"Washington, D.C., is such a beautiful city, particularly in the spring as the trees begin to bud with the cherry blossoms," Bank says. "With the city's rich and historical background, its diverse culture and the international atmosphere, it's a great city in which to live and work."
As a lobbyist for the University, Bank represents U-M on a number of important issues, including charitable tax, pension, visa and immigration policies as they relate to higher education.
The U-M office was one of the first university-affiliated branches to open in D.C. in 1990. Congress works on a large number issues that impact the University. Office staff members work closely with the Michigan congressional delegation, other university representatives, and higher education and research associations to influence legislative decisions that may affect U-M educational and research missions.

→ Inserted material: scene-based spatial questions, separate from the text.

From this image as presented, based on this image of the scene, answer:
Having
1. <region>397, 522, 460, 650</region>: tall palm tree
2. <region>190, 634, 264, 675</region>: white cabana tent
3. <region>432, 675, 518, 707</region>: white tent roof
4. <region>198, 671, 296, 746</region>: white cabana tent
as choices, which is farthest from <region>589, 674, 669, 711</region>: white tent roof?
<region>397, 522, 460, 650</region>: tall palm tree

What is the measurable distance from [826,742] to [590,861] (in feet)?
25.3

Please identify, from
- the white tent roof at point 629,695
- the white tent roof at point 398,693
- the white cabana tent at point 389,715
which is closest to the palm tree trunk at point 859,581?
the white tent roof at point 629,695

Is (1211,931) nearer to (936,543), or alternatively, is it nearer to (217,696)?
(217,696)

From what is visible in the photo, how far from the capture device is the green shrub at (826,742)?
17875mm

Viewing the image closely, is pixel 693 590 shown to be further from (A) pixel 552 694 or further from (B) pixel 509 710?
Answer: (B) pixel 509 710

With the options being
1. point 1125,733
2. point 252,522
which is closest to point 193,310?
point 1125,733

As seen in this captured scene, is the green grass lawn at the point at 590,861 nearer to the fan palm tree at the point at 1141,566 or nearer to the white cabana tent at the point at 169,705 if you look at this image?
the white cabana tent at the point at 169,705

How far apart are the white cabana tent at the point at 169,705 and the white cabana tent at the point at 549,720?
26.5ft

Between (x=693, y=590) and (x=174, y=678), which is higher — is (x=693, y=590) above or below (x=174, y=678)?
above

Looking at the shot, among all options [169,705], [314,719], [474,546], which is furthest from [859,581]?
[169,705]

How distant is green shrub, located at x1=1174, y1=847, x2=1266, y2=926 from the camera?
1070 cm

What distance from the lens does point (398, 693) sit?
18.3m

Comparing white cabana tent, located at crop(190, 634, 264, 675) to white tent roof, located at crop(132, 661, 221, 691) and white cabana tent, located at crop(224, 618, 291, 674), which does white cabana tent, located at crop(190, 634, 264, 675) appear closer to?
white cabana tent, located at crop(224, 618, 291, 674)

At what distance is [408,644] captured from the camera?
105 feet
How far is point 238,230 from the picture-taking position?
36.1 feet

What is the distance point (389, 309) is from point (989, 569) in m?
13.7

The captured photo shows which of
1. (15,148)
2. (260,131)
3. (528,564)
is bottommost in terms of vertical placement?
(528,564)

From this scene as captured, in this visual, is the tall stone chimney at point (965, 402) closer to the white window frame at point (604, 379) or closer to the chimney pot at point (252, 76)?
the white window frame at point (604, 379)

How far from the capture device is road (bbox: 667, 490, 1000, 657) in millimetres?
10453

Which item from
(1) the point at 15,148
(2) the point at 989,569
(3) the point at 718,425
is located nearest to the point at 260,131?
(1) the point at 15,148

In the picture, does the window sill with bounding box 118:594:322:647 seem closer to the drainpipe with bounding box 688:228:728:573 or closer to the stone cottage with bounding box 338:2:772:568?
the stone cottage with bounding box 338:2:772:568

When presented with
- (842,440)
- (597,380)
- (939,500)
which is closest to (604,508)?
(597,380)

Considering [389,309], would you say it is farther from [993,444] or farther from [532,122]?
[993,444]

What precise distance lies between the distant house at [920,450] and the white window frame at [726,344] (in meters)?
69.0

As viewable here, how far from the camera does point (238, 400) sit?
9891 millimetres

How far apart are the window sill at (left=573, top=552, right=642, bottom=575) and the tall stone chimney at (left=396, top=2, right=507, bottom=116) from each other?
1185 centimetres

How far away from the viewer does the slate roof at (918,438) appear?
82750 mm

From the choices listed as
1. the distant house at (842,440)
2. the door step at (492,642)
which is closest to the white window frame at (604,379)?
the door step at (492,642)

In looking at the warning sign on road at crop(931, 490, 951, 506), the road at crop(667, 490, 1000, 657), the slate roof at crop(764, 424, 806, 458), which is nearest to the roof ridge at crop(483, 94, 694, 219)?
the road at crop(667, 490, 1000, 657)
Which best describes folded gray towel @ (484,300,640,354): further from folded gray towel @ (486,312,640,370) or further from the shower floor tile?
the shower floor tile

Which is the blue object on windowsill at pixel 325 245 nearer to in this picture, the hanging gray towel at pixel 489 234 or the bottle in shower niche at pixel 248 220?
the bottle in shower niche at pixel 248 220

Bank, who grew up just outside of Detroit in Oakland County, relocated to Washington after graduating from U-M in 1982 with a degree from the School of Natural Resources. She worked at several nonprofit agencies and companies before getting a job with the University.
"I had always been very involved and active in the D.C.-affiliated Alumni Club," Bank says, adding she was a liaison for the club's Congressional Breakfast Committee. While serving in that role in 1995, she learned of the open position and applied. "I love coming into work every day and representing the University because I truly believe what I'm doing will improve campus and student life," she says.
Bank can't recall a bad moment working in the office. One of her most memorable days on the job involved Bo Schembechler, beloved Michigan football coach who died in November.
"The NCAA had arranged a day to spend on the Hill with Bo Schembechler to promote legislation that would close a loophole that currently exists in law allowing gambling on college sports (bets can only be placed in Nevada)," Bank recalls.
"Bo was struck by all the attention he received; at one point he said to me 'I can't believe people still care so much about me!' It was a truly inspiring and heartfelt day, encompassing what the Michigan spirit is all about. It was especially emotional for me because I attended the University while he was still head coach."
The office reflects the same Michigan spirit. A wall poster depicts the U-M solar car crossing the Canadian border; another illustrates the different libraries on campus. Staff members collect artwork that depicts the Ann Arbor atmosphere and they rely on people to send updated campus posters.
A Big 10 atmosphere exists in the building as well. Located next door is the Michigan State University Washington, D.C., Office. The Big 10 federal relations officers meet once a month in the U-M office as well.
Bank lives in Chevy Chase, Md., with husband Richard, who owns a travel agency, and son Matthew, 9, a fourth-grader who already knows what he wants to do with his life: attend the University where he'll play baseball and after graduation play for the Detroit Tigers. Bank spends much of her free time with Matthew and his activities.